> Instructions to follow:
In the conference program text below, print everything from "A new feature" down to "their initial meeting." word for word.

Friends Association for Higher Education

2007 Conference

Scholars for Peace, Justice, and Sustainability

Earlham College

June 14-17, 2007

 

Plenary Sessions

 

Thursday, June 14, 7:00-9:00 pm

 

 

Opening Plenary:  “Scholars for Peace, Justice, and Sustainability: Responding in Faithfulness, Seeking Effectiveness," Laura Rediehs

 

The opening session will be an introduction to the conference theme.  Serious global problems face us, problems having to do with militarism, social and economic injustice, and environmental sustainability.  These problems are so complex and interconnected that effectively addressing them requires study and planning.  There is much good research about these problems, and about how to plan for effective change, but in our world that is overloaded with information both good and bad, it can be hard for concerned individuals and groups who wish to educate themselves about these problems to gain access to helpful and reliable research presented in accessible forms.  Scholars often feel that they are working in isolation, encouraged by their profession to speak primarily to small scholarly audiences within specialized academic disciplines.  Even those scholars already committed to addressing these issues may feel overwhelmed at the immensity of the problems, and discouraged by how hard it is to bring about change.  What is our call to faithfulness?  How do we nurture our spirits and find positive ways forward?  By gathering here at this conference, can we share ideas and forge connections with each other that can build our hope and strengthen our effectiveness?
 

Introduction to the Small Groups and Small Groups Initial Session

 

A new feature of this year’s conference schedule will be that all participants will meet together in small groups to share with each other the work that they do and the challenges they face integrating their work with their lives of faith and their concerns for peace, justice, and/or sustainability.  Laura Rediehs will follow her presentation with an introduction to the small groups, and the small groups will have time for their initial meeting.

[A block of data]
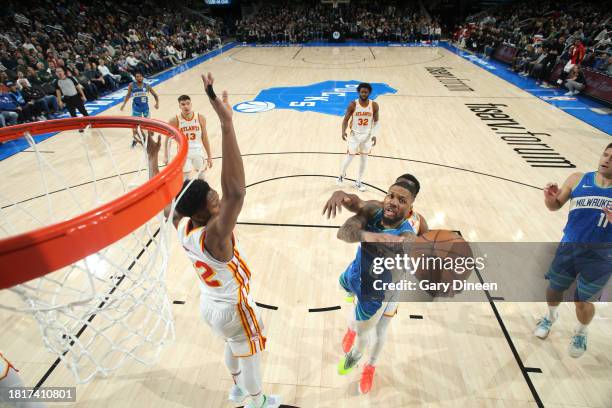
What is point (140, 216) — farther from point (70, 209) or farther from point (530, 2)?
point (530, 2)

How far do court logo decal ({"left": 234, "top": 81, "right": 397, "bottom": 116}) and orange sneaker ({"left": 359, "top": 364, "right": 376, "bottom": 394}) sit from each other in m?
7.34

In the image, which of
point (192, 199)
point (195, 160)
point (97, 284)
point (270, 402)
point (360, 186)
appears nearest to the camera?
point (192, 199)

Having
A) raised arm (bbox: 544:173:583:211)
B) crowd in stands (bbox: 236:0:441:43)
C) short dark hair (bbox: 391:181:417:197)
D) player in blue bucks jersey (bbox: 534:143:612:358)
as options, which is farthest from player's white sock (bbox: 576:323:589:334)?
crowd in stands (bbox: 236:0:441:43)

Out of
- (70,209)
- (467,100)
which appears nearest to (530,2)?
(467,100)

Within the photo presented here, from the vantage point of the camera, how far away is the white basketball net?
1985 millimetres

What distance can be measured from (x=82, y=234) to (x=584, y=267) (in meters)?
3.36

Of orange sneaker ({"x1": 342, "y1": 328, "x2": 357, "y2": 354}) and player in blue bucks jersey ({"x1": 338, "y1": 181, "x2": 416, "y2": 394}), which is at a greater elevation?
player in blue bucks jersey ({"x1": 338, "y1": 181, "x2": 416, "y2": 394})

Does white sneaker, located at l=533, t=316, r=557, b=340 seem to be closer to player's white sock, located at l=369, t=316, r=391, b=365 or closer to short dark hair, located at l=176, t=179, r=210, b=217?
player's white sock, located at l=369, t=316, r=391, b=365

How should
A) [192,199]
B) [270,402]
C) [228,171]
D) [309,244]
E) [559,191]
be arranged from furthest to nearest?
1. [309,244]
2. [559,191]
3. [270,402]
4. [192,199]
5. [228,171]

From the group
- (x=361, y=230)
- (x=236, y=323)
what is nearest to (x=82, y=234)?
(x=236, y=323)

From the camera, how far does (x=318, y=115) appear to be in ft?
30.2

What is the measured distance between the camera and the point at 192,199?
1.85 m

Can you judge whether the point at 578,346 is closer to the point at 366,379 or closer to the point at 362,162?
the point at 366,379

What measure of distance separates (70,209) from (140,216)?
14.8 ft
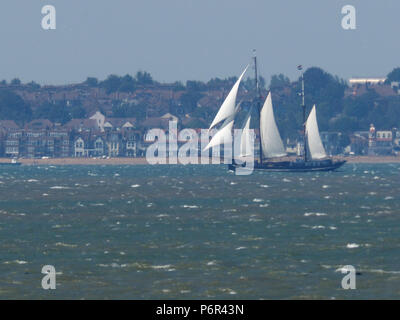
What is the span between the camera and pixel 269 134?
5551 inches

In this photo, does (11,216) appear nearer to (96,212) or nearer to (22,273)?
(96,212)

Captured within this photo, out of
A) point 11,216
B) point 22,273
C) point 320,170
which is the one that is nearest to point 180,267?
point 22,273

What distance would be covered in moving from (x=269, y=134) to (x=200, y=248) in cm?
9683

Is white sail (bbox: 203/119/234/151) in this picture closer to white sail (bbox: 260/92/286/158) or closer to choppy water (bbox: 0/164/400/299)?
white sail (bbox: 260/92/286/158)

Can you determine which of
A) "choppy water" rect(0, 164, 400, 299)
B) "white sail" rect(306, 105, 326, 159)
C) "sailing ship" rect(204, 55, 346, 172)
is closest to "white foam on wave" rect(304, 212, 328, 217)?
"choppy water" rect(0, 164, 400, 299)

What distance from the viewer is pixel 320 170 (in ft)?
501

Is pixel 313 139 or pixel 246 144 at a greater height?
pixel 313 139

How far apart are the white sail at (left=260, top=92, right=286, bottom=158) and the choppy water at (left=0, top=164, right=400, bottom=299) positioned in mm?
62664

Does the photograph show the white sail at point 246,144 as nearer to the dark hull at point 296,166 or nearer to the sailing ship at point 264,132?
the sailing ship at point 264,132

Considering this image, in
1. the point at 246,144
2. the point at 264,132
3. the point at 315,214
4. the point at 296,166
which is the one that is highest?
the point at 264,132

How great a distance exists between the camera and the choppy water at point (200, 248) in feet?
114

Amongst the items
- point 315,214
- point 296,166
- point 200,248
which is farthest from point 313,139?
point 200,248

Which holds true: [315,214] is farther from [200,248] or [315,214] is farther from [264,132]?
[264,132]
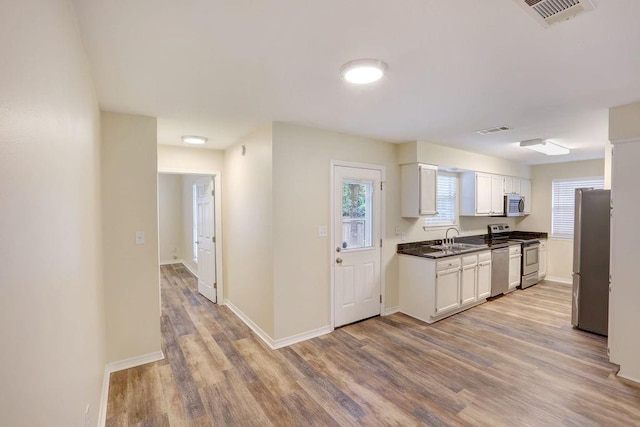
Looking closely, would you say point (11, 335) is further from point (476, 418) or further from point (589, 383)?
point (589, 383)

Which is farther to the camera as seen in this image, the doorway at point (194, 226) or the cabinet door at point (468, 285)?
the doorway at point (194, 226)

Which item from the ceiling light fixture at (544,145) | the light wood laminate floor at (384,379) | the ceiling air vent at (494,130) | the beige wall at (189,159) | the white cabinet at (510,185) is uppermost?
the ceiling air vent at (494,130)

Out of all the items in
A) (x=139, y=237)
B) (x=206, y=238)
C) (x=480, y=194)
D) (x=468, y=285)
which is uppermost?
(x=480, y=194)

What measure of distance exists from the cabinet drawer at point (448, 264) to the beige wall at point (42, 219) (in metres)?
3.76

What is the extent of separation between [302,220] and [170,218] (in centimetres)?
609

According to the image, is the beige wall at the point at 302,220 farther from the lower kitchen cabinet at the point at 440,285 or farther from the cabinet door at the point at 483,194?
the cabinet door at the point at 483,194

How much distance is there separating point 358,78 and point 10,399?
2.20 m

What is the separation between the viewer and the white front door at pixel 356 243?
3.76 m

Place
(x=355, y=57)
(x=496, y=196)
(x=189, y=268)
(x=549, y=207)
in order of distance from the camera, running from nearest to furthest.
Result: (x=355, y=57) → (x=496, y=196) → (x=549, y=207) → (x=189, y=268)

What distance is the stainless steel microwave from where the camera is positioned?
5.77 meters

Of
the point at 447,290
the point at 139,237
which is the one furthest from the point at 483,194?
the point at 139,237

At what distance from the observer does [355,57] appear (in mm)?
1888

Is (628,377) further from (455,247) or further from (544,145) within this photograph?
(544,145)

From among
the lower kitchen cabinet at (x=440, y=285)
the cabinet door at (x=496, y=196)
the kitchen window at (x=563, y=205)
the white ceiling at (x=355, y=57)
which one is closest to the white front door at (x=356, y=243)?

> Reply:
A new feature of this year’s conference schedule will be that all participants will meet together in small groups to share with each other the work that they do and the challenges they face integrating their work with their lives of faith and their concerns for peace, justice, and/or sustainability.  Laura Rediehs will follow her presentation with an introduction to the small groups, and the small groups will have time for their initial meeting.